* [Activities]
A. Rewrite the article on Taiwan's interest-rate cuts starting with "Since December 1999, there" and going on through "of the public.", replacing "lending rates" with "loan rates".
B. In the article on Taiwan's interest-rate cuts, what does the legislative resolution cited by Yu stipulate?

* [Text provided]

Since December 1999, there has been 13 interest-rate cuts.
Yu, moreover, yesterday cited a legislative resolution, which stipulates that the gap between bank lending rates and savings rates should not exceed 3 percent.
"This is monopoly," said Wu Chung-chi (吳忠吉), a economics professor at National Taiwan University and the foundation's honorary chairman.
Wu said that the interest-rate cut was part of the government's scheme to use monetary policy to manipulate the stock and capital markets in the name of economic stimulation.
He therefore urged the central bank to pressure banks into lowering lending rates in the best interests of the public.
Wu, moreover, yesterday questioned whether the government's moves to get the public to inject capital back into the economy would work, fearing the result may see public savings move abroad.
"The public is neither confident in the local property market, nor in the investment environment," he said.
"I'm afraid this will trigger another round of bubble economy in Taiwan," Wu added.

* [Information shown]
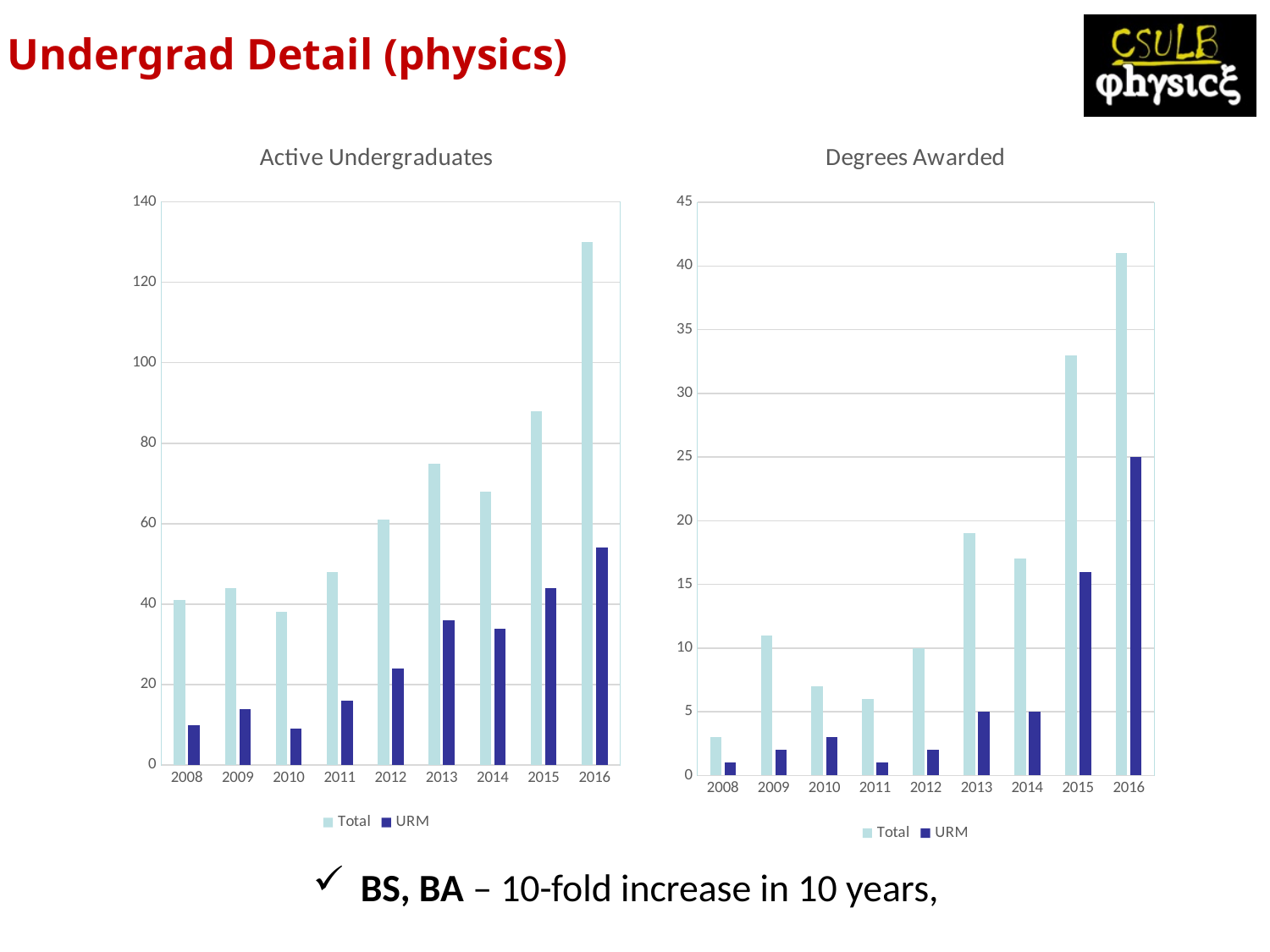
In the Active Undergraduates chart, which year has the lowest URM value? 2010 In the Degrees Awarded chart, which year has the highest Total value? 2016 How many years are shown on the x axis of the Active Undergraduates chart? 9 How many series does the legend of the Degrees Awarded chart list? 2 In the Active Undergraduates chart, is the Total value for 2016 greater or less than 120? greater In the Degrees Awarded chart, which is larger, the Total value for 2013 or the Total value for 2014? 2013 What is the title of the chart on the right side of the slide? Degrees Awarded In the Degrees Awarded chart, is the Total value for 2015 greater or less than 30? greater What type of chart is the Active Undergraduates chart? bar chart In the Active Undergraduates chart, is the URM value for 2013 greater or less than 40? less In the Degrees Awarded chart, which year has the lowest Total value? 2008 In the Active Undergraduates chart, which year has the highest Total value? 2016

==

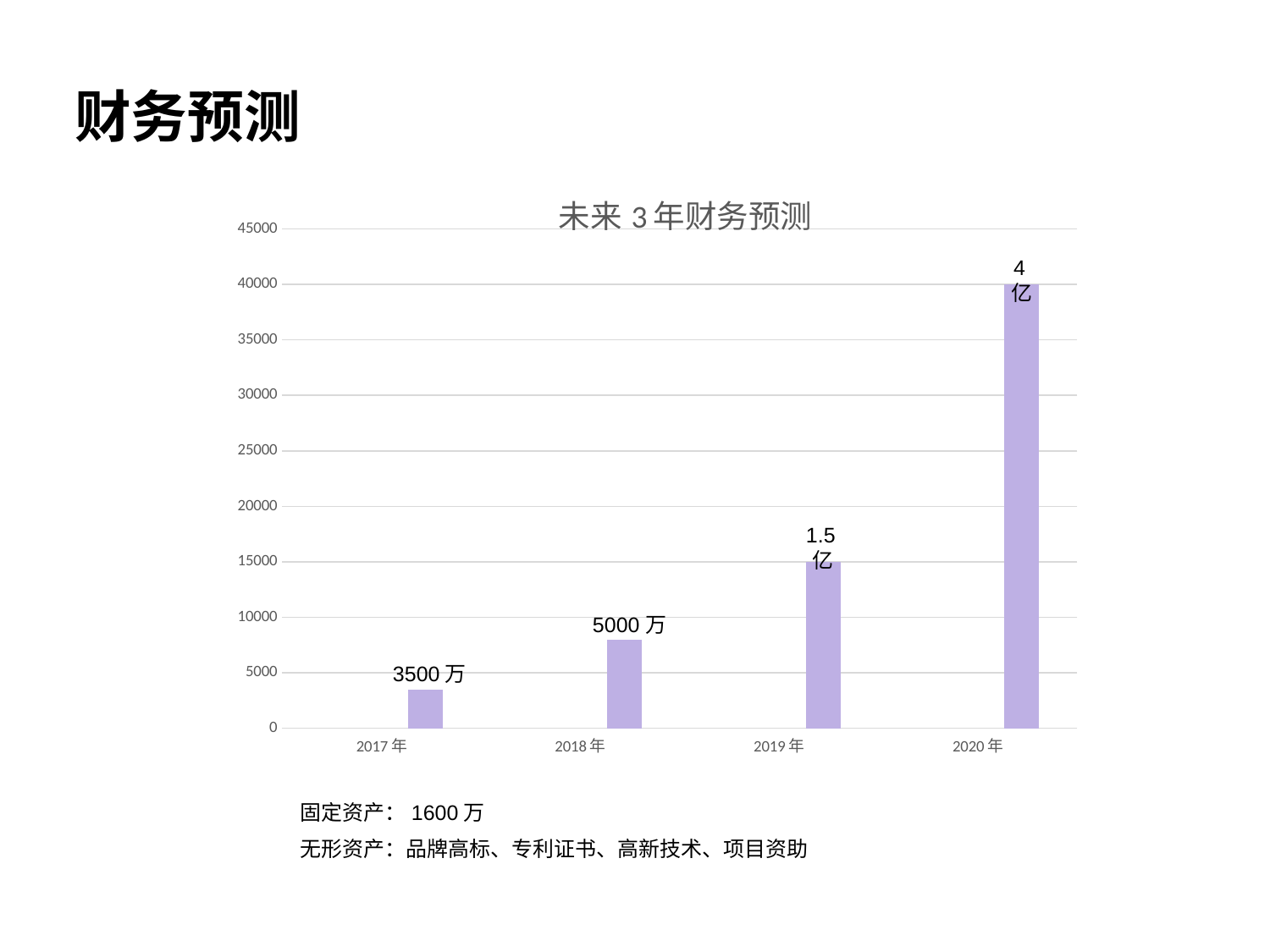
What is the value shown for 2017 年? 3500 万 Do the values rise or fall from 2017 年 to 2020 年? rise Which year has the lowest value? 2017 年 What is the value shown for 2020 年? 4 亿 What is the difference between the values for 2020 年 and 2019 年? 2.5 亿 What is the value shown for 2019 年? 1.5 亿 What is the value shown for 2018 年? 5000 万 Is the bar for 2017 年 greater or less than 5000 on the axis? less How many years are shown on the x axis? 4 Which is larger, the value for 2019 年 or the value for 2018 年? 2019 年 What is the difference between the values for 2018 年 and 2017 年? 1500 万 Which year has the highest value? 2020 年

* [Your written answers]
A.
Since December 1999, there has been 13 interest-rate cuts.
Yu, moreover, yesterday cited a legislative resolution, which stipulates that the gap between bank loan rates and savings rates should not exceed 3 percent.
"This is monopoly," said Wu Chung-chi (吳忠吉), a economics professor at National Taiwan University and the foundation's honorary chairman.
Wu said that the interest-rate cut was part of the government's scheme to use monetary policy to manipulate the stock and capital markets in the name of economic stimulation.
He therefore urged the central bank to pressure banks into lowering loan rates in the best interests of the public.

B. It stipulates that the gap between bank lending rates and savings rates should not exceed 3 percent.